Exclusive: Prefuse 73 Denounces the Glitch-Hop Throne

By
Share:

Talking to Guillermo Scott Herren (aka Prefuse73) is a lot like listening to his records. He bounces manically from one spot to another, winding words into a not-quite-lucid statement. It’s a wonder he can keep anything straight: Herren is currently involved in three completely different projects. He started folk-influenced band Savath & Savalas in 2000 and recently formed Diamond Watch Wrists with Hella drummer Zach Hill (both acts have records out in May). Over the course of his eight-year career under the Prefuse moniker, he’s been deemed the reigning overlord of glitch-hop, yet his new record, Everything She Touched Turned Ampexian, is a complex odyssey. His choice to record the album analog lends its tracks a tactile quality, revealing more to his aesthetic than choppy vocal samples and erratic beats.

In anticipation of his upcoming appearence at MoMA’s Monday Nights and in celebration of his recent, Flavorpill-exclusive podcast, our sister publication Earplug caught up with Herren to talk pigeonholing, multiple personas, and how to realize your musical deams in trying economic times. Read the full interview after the jump.

Earplug: Congrats on the release of the new album.

__Required task a__:
Gather every line of the records below that contains the word "tree".

__Records for the exercise__:
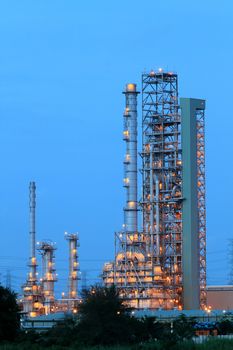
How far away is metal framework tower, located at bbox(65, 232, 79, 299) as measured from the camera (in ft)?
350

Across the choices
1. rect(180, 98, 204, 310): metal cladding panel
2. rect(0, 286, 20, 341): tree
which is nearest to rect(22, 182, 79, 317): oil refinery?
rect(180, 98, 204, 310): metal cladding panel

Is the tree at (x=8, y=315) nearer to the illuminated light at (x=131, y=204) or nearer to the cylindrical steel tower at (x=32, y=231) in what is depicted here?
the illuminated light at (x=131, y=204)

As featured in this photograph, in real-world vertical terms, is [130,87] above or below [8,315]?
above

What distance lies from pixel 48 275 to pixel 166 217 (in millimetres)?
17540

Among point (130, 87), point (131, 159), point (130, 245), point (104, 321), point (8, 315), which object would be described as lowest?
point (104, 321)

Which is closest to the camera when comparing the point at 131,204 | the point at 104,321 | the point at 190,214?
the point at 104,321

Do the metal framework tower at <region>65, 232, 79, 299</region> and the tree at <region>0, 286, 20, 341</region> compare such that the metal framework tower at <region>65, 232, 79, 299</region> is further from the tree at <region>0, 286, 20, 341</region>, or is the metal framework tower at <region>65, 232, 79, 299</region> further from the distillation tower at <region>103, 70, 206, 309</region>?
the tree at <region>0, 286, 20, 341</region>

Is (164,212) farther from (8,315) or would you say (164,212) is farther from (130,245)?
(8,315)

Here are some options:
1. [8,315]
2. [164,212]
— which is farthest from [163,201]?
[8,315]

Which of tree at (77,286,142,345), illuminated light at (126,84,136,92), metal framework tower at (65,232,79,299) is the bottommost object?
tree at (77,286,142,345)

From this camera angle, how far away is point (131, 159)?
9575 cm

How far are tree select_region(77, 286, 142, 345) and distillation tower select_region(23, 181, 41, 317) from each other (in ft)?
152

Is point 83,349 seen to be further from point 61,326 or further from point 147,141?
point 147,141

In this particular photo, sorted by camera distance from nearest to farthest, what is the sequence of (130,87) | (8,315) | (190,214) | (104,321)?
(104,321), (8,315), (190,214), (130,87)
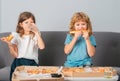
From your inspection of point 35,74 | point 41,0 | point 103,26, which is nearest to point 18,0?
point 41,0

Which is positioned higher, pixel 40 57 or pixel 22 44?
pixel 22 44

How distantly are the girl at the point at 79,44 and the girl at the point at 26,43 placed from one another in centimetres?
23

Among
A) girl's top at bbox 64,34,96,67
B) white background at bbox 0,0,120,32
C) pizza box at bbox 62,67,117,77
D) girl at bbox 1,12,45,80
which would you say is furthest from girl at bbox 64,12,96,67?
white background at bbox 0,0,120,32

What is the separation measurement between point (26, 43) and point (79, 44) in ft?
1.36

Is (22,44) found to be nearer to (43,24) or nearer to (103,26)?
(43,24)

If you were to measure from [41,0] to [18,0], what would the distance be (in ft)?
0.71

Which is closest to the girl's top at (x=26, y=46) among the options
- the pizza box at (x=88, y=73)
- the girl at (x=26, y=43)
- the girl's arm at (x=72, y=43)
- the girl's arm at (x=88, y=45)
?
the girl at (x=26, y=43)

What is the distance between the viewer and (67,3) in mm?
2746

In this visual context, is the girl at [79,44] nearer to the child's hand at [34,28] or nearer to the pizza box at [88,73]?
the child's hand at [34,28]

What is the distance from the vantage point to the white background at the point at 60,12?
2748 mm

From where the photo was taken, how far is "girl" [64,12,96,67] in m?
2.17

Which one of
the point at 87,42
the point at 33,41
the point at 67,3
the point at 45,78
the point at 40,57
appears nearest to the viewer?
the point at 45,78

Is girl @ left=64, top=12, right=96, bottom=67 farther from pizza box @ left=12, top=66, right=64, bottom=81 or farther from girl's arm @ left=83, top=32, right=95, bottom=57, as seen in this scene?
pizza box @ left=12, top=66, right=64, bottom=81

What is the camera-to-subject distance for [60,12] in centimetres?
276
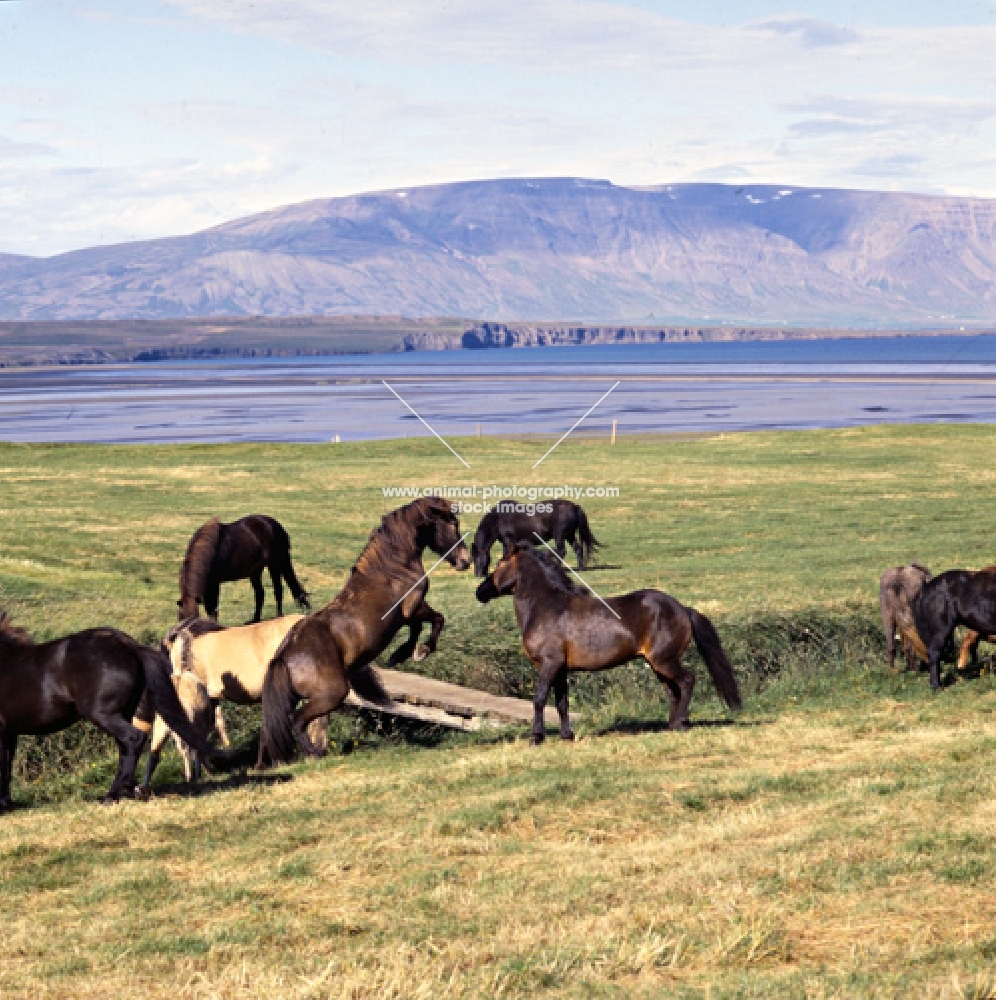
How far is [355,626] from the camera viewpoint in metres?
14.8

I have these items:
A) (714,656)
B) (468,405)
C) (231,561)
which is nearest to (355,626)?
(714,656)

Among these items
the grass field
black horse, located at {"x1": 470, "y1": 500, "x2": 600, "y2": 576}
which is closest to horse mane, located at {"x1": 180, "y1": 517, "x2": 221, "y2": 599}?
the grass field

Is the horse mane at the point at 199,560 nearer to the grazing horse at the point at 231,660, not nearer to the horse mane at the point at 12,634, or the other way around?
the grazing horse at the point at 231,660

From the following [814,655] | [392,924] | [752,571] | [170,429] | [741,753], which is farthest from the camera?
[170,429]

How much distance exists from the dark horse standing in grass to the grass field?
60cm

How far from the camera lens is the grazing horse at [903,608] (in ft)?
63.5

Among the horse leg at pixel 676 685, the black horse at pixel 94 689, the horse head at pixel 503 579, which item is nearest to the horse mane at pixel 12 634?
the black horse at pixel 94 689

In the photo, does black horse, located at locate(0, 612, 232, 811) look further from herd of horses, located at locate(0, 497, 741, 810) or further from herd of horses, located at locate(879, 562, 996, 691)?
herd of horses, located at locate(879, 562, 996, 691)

__Required task b__:
Summarize the Prefuse 73 interview page in two sentences.

__Answer a__:
2. rect(0, 286, 20, 341): tree
Is the tree at (x=8, y=315) nearer to the illuminated light at (x=131, y=204) or nearer to the cylindrical steel tower at (x=32, y=231) in what is depicted here?
Do the metal framework tower at <region>65, 232, 79, 299</region> and the tree at <region>0, 286, 20, 341</region> compare such that the metal framework tower at <region>65, 232, 79, 299</region> is further from the tree at <region>0, 286, 20, 341</region>, or is the metal framework tower at <region>65, 232, 79, 299</region> further from the distillation tower at <region>103, 70, 206, 309</region>?
the tree at <region>0, 286, 20, 341</region>
Which of tree at (77,286,142,345), illuminated light at (126,84,136,92), metal framework tower at (65,232,79,299) is the bottommost object?
tree at (77,286,142,345)
How far are tree select_region(77, 286, 142, 345) and distillation tower select_region(23, 181, 41, 317) from each other (in ft)?

__Answer b__:
Guillermo Scott Herren, who records as Prefuse 73, is currently involved in three different projects, including the folk-influenced band Savath & Savalas and Diamond Watch Wrists with Hella drummer Zach Hill. Though he has been deemed the reigning overlord of glitch-hop, his new album, Everything She Touched Turned Ampexian, is a complex odyssey whose analog recording gives its tracks a tactile quality.